In an email to all Google employees following today’s New York Times exposé on Andy Rubin, CEO Sundar Pichai and Eileen Naughton — the company’s VP of people operations — said the story was “difficult to read.” “We are dead serious about making sure we provide a safe and inclusive workplace,” the pair wrote in a co-signed note. The email does not attempt to refute or discredit anything in The New York Times story, which said that in addition to Rubin, Google also protected two other men accused of sexual misconduct on their way out the door with generous exit packages.
“We want to assure you that we review every single complaint about sexual harassment or inappropriate conduct, we investigate, and we take action.” According to Pichai, 48 employees have been fired over the last two years without any kind of exit package / severance payment; 13 of them were “senior managers or above.” He also lists off steps Google has taken — in the months and years afterRubin’s departure and $90 million windfall — that are meant to provide transparency and confidentiality.
But the fact remains that, according to the Times, Google had the option to fire Rubin in 2014 following an investigation that found sexual misconduct allegations against him to be “credible.” Doing so would’ve required little to no severance. But the company opted not to. Instead, Rubin received a $90 million exit package; the company will pay him one final $2 million installment from that agreement sometime next month. Larry Page shared kind words about Rubin’s work and influence at Google in announcing his leaving. And even after Rubin was gone, Google backed Rubin’s Playground Ventures VC and delayed the payback of a $14 million personal loan it had extended to him.
Google’s currently leadership can’t undo those wrongs, but Pichai and Naughton are trying to underline the point that Google has instituted change. “We are committed to ensuring that Google is a workplace where you can feel safe to do your best work, and where there are serious consequences for anyone who behaves inappropriately.
The full company email from Pichai and Naughton follows below:
Today’s story in the New York Times was difficult to read.
We are dead serious about making sure we provide a safe and inclusive workplace.
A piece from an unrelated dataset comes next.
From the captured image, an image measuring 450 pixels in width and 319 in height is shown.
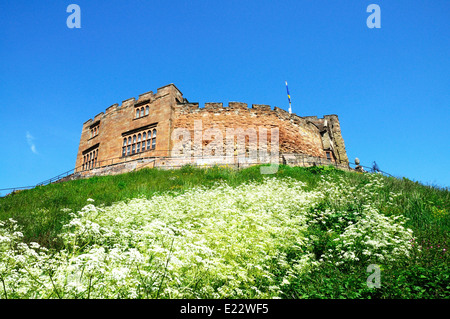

We want to assure you that we review every single complaint about sexual harassment or inappropriate conduct, we investigate and we take action.
In recent years, we’ve made a number of changes, including taking an increasingly hard line on inappropriate conduct by people in positions of authority: in the last two years, 48 people have been terminated for sexual harassment, including 13 who were senior managers and above. None of these individuals received an exit package.
In 2015, we launched Respect@ and our annual Internal Investigations Report to provide transparency about these types of investigations at Google. Because we know that reporting harassment can be traumatic, we provide confidential channels to share any inappropriate behavior you experience or see. We support and respect those who have spoken out. You can find many ways to do this at go/saysomething. You can make a report anonymously if you wish.
We’ve also updated our policy to require all VPs and SVPs to disclose any relationship with a co-worker regardless of reporting line or presence of conflict.
We are committed to ensuring that Google is a workplace where you can feel safe to do your best work, and where there are serious consequences for anyone who behaves inappropriately.